Supplied text:
The Procession of the Species, a yearly, dearly-loved event that happens in tandem with Earth Day and Arts Walk, has many supporters in the Olympia community. At The Evergreen State College, educators Cynthia Kennedy and Terry Setter are integrating it into their class, Awakening the Dreamer. They recently asked Eli Sterling, founder of the Procession, to speak to students in preparation for their class contribution to its upcoming 19th season. The students will be offering service time at the community studio and, creating their own costumes, will eventually become part of the Procession. Eli invited me to attend the class and learn more about the Procession.

The class began with the viewing of a new film created by local filmmaker, Marc Sterling. This lovely nine minute film titled Procession–Year of the Heart, presents beautifully edited footage of the 2012 Procession, both from the evening Luminary Procession and the following daytime event dancing through the streets of Olympia. Weaving together scenes of costumes and studio preparations with Marc’s original music score, and thoughtful narration from an interview with Eli Sterling (no relation to Marc), the film takes its viewers directly to the feeling foundation of the Procession, to its loving, joyous heart. We see participants in the studio create their costumes and other creations, and then take them out onto the streets of Olympia in procession–both in the evening, with lit-up lantern creations highlighting an anteater and a huge praying mantis, to the event the following day with thousands of people participating and in attendance. It is a fine testament to the deep love so many people hold for this unique creative endeavor.

Speaking to the students, Eli began by pointing out that when he first started the Procession of the Species he saw a 20-year commitment to the process, thinking of the first five years as The Year of the Mask, the second five as The Year of the Dance, the third as The Year of the Voice and the fourth five years, of which this year’s Procession is a very appropriate part, as The Year of the Heart. I say “appropriate” because from the state of things on our planet these days, ‘heart’ is what is clearly needed! And that is what Eli Sterling and the Procession of the Species have been bringing to the streets of Olympia, and everyone who participates, whether processioner or observer, for almost 19 years.

As Eli spoke, however, I saw the burden he has carried in order to bring this not-so-small piece of joy to us. Between concerns over potential City permit fees and assigned charges for police and sanitation, the constant pressure to come up with considerable, yet not-so-available, funds to keep operations going between Processions, and his desire to impart to the community its true meaning, Eli has been, for the last 19 years, carrying behind the scenes, a rather weighty burden. He does admit, however, that in spite of it all, “things come to us” as each year the community rallies to make it happen.

Source information:
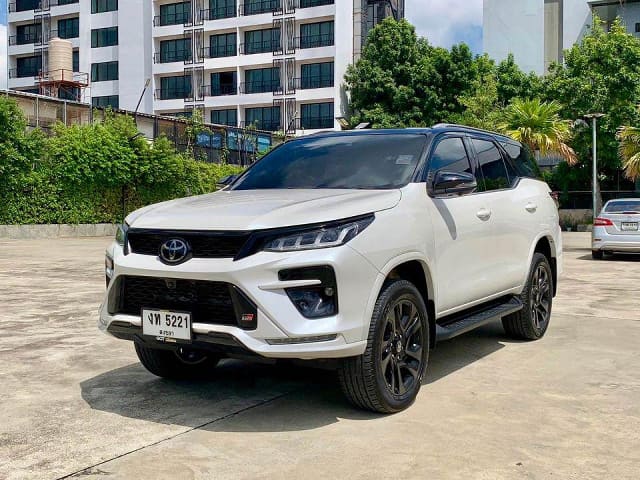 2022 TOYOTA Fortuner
==
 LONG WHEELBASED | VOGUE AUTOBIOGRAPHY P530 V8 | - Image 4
--
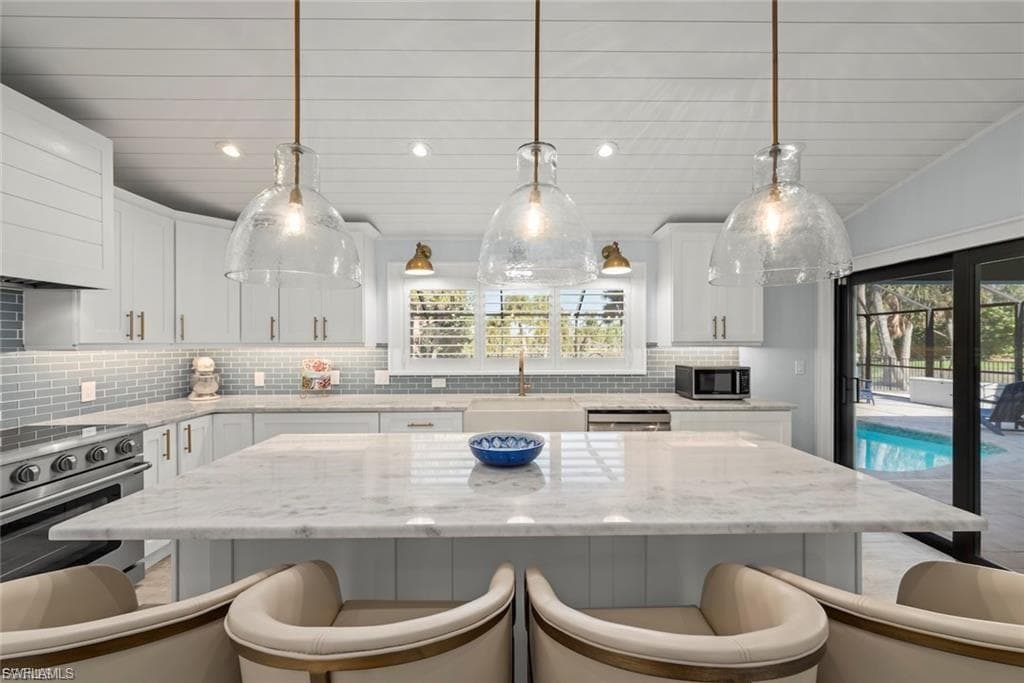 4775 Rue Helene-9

Task instructions:
1. In the article about the Procession of the Species, list the names Eli Sterling gave to the five-year phases of his 20-year plan, in order.
2. Carry on the article about the Procession of the Species from its last sentence.

Task results:
1.
1. The Year of the Mask
2. The Year of the Dance
3. The Year of the Voice
4. The Year of the Heart

2.
A perfect example of this community spirit came this year when Joe Illing, who watched the first Procession in 1995 from his downtown office and has admired it for years, recently read a newspaper article and learned of the financial struggle involved in keeping it running. Inspired to be of service, he offered an empty property downtown for art studio use for two months, rent-free (the Procession will pay utilities and insurance). That space, at 406 Water St. SW, has already been named the “Butterfly Annex,” and will house the batik studio, where wings, smocks and other creative costuming will be produced. Another satellite studio, located at 600 4th Ave. E, has been dubbed the Whale Annex. This larger space, owned by Steve Cooper and managed by his daughter, Erica, has also been offered to the Procession under very generous terms, and will have room for larger projects.

When Eli first conjured up the notion of the Procession, he thought he was moving away from his dedication to social justice toward environmental protection. He is now finding that there is no way to get away from speaking out about how we all treat each other, our fellow creatures, and the Earth. “What pushes environmental degradation is social injustice,” Eli said clearly. And at the very heart of the Procession is the deep desire to speak for the species who depend on conscious human intervention to stay the onslaught of environmental degradation now sweeping our planet–threatening not only our home, but the homes of so many creatures who share this precious spinning ball of dirt with us.

Ann Pelo, outreach volunteer, recently told me a story that speaks to how this works for participants of the Procession. Andrea Verschuyl was a child of the early Procession, often joining her parents in the studio and on the street. As she reached high-school age, she thought she would no longer be participating.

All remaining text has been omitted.